> _Dataset_:

--- START ---

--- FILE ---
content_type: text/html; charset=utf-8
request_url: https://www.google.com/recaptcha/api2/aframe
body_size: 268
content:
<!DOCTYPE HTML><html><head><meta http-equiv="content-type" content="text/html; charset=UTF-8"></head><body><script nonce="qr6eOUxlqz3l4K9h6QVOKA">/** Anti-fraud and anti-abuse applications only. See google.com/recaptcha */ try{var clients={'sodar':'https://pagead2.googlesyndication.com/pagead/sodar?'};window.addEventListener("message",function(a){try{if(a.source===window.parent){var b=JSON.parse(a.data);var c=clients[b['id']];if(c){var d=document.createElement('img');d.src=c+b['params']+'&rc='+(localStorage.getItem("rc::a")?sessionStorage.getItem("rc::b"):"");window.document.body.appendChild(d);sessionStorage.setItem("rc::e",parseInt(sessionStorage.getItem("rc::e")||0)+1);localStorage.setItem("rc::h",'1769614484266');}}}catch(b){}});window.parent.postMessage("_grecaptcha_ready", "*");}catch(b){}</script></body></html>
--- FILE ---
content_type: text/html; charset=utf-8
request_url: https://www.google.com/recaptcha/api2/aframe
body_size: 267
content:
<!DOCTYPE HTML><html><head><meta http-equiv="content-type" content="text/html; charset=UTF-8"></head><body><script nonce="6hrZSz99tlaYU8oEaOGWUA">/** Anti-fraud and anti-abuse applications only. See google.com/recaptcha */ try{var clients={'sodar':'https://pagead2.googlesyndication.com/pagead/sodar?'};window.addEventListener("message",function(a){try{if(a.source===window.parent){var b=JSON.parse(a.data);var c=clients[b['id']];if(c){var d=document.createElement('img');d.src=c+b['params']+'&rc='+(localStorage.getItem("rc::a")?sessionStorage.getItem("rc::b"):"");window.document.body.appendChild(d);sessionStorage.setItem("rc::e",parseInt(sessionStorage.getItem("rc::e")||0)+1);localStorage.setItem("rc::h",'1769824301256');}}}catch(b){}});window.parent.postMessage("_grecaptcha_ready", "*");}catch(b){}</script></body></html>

--- END ---

> _Exercise_: Retype the material exactly.

> _Task result_:
--- FILE ---
content_type: text/html; charset=utf-8
request_url: https://www.google.com/recaptcha/api2/aframe
body_size: 268
content:
<!DOCTYPE HTML><html><head><meta http-equiv="content-type" content="text/html; charset=UTF-8"></head><body><script nonce="qr6eOUxlqz3l4K9h6QVOKA">/** Anti-fraud and anti-abuse applications only. See google.com/recaptcha */ try{var clients={'sodar':'https://pagead2.googlesyndication.com/pagead/sodar?'};window.addEventListener("message",function(a){try{if(a.source===window.parent){var b=JSON.parse(a.data);var c=clients[b['id']];if(c){var d=document.createElement('img');d.src=c+b['params']+'&rc='+(localStorage.getItem("rc::a")?sessionStorage.getItem("rc::b"):"");window.document.body.appendChild(d);sessionStorage.setItem("rc::e",parseInt(sessionStorage.getItem("rc::e")||0)+1);localStorage.setItem("rc::h",'1769614484266');}}}catch(b){}});window.parent.postMessage("_grecaptcha_ready", "*");}catch(b){}</script></body></html>
--- FILE ---
content_type: text/html; charset=utf-8
request_url: https://www.google.com/recaptcha/api2/aframe
body_size: 267
content:
<!DOCTYPE HTML><html><head><meta http-equiv="content-type" content="text/html; charset=UTF-8"></head><body><script nonce="6hrZSz99tlaYU8oEaOGWUA">/** Anti-fraud and anti-abuse applications only. See google.com/recaptcha */ try{var clients={'sodar':'https://pagead2.googlesyndication.com/pagead/sodar?'};window.addEventListener("message",function(a){try{if(a.source===window.parent){var b=JSON.parse(a.data);var c=clients[b['id']];if(c){var d=document.createElement('img');d.src=c+b['params']+'&rc='+(localStorage.getItem("rc::a")?sessionStorage.getItem("rc::b"):"");window.document.body.appendChild(d);sessionStorage.setItem("rc::e",parseInt(sessionStorage.getItem("rc::e")||0)+1);localStorage.setItem("rc::h",'1769824301256');}}}catch(b){}});window.parent.postMessage("_grecaptcha_ready", "*");}catch(b){}</script></body></html>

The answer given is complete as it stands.